The {file_type_distribution} placeholder is renamed to
{survey_signals} to reflect the broader content.

luminos.py base scan computes survey_signals once and stores it on
report["survey_signals"]; AI consumers read from there.

summarize_categories() and report["file_categories"] are unchanged
— the terminal report still uses the bucketed view (#49 tracks
fixing that follow-up).

Smoke tested on two targets:
- luminos_lib: identical-quality survey ("Python library package",
  confidence 0.85), unchanged behavior on code targets.
- A synthetic Maildir of 8 messages with `:2,S` flag suffixes:
  survey now correctly identifies it as "A Maildir-format mailbox
  containing 8 email messages" with confidence 0.90, names the
  Maildir naming convention in domain_notes, and correctly marks
  parse_structure as a skip tool. Before #42 this would have been
  "8 source files."

Adds 8 unit tests for survey_signals covering empty input, extension
histogram, description aggregation/truncation, top-N cap, and
even-stride filename sampling.

#48 tracks the unit-of-analysis limitation (file is the wrong unit
for mbox, SQLite, archives, notebooks) — explicitly out of scope
for #42 and documented in survey_signals' docstring.

- [WRITTEN TASKS]:
1 > In the change note, what confidence does the survey give the synthetic Maildir?
2 > Copy out the part of the change note starting with "luminos.py base scan" and going on through "on code targets.".

- [STORED ROWS]:
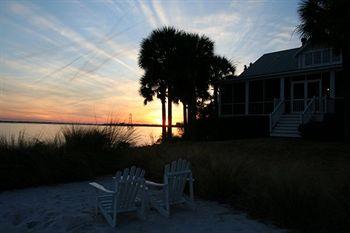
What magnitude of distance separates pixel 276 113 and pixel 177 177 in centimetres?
1592

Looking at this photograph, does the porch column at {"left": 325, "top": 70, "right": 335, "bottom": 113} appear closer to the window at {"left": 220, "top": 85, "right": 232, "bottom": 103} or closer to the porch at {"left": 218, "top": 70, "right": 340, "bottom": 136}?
the porch at {"left": 218, "top": 70, "right": 340, "bottom": 136}

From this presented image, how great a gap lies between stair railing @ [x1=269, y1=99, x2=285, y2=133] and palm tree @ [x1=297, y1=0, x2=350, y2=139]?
5.00 metres

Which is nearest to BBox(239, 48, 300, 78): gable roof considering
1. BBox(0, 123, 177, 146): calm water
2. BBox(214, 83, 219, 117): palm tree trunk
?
BBox(214, 83, 219, 117): palm tree trunk

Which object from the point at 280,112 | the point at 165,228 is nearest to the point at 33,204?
the point at 165,228

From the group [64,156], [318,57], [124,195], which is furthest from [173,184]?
[318,57]

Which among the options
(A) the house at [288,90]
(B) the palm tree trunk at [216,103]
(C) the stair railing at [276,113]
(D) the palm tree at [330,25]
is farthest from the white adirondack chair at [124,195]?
(B) the palm tree trunk at [216,103]

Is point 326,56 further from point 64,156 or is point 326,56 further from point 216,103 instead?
point 64,156

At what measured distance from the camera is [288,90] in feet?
78.0

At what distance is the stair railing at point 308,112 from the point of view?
19016 millimetres

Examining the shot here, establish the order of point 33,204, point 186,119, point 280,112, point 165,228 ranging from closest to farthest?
point 165,228 < point 33,204 < point 280,112 < point 186,119

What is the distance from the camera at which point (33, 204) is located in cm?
713

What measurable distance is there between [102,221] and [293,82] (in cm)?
1947

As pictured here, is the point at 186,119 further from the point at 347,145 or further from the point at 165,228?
the point at 165,228

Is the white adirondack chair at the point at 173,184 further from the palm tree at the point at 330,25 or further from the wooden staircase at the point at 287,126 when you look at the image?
the wooden staircase at the point at 287,126
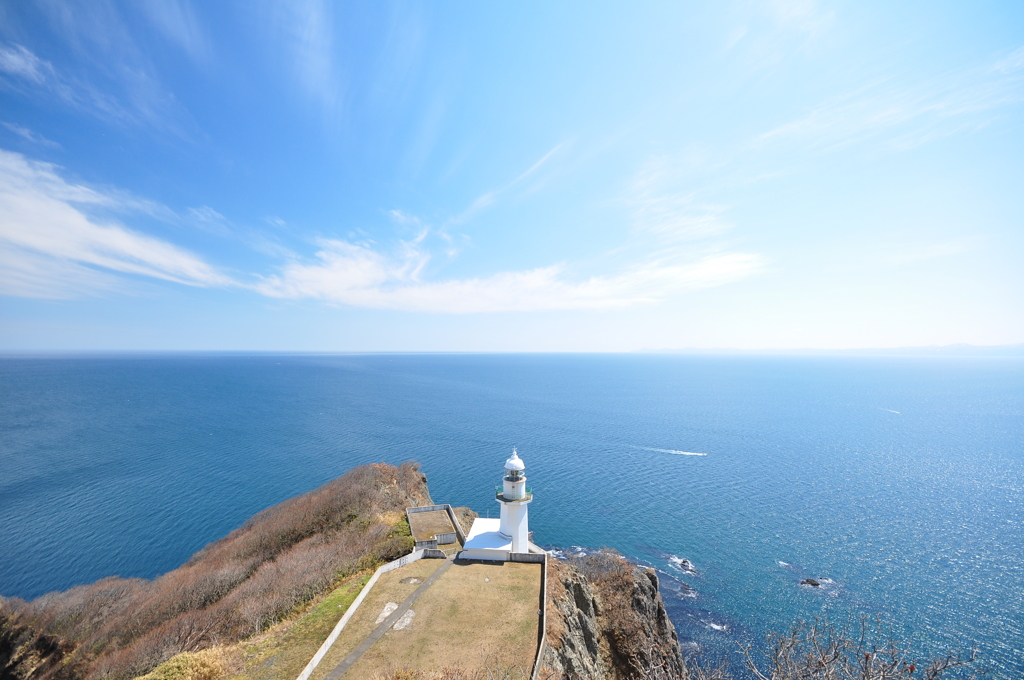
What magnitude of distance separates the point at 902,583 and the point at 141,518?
8090 centimetres

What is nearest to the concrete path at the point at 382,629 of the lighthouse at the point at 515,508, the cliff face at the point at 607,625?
the lighthouse at the point at 515,508

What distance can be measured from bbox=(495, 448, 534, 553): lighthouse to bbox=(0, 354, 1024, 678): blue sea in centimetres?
1612

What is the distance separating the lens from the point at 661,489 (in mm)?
56125

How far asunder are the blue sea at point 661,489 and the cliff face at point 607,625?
4.93 m

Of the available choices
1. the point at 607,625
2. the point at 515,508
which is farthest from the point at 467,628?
the point at 607,625

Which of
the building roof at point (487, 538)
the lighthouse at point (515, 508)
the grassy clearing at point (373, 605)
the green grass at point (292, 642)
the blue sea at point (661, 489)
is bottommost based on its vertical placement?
the blue sea at point (661, 489)

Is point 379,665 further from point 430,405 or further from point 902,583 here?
point 430,405

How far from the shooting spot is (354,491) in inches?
1612

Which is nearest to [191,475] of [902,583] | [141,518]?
[141,518]

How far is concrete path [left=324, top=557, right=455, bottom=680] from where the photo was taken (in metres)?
16.8

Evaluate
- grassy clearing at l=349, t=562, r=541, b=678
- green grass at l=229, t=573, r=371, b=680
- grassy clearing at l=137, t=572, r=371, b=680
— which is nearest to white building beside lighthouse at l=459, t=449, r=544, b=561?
grassy clearing at l=349, t=562, r=541, b=678

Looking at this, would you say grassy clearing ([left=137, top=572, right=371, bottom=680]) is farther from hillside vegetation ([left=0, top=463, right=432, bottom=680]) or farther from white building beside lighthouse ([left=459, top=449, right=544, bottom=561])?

- [ANSWER SET]:
1 > 0.90

2 >
luminos.py base scan computes survey_signals once and stores it on
report["survey_signals"]; AI consumers read from there.

summarize_categories() and report["file_categories"] are unchanged
— the terminal report still uses the bucketed view (#49 tracks
fixing that follow-up).

Smoke tested on two targets:
- luminos_lib: identical-quality survey ("Python library package",
  confidence 0.85), unchanged behavior on code targets.